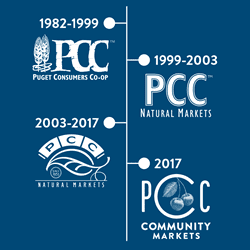 """PCC Makes """"Community"""" Its Middle Name"""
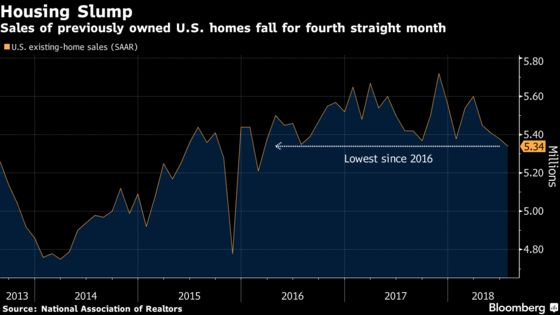 U.S. Existing-Home Sales Unexpectedly Fall to Two-Year Low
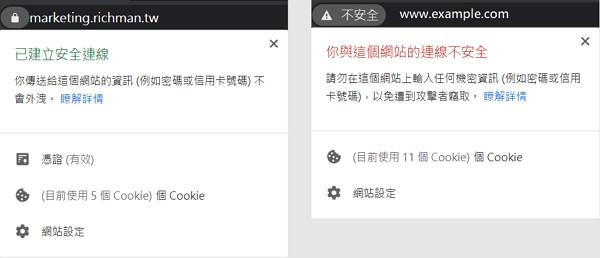 網站有 SSL 憑證和沒有 SSL 憑證的顯示差異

════════════════════

● What you are asked to do
Before copying the material, set its pictures aside; then transcribe it word for word.

● Answer to this exercise
 """PCC Makes """"Community"""" Its Middle Name"""
 U.S. Existing-Home Sales Unexpectedly Fall to Two-Year Low
 網站有 SSL 憑證和沒有 SSL 憑證的顯示差異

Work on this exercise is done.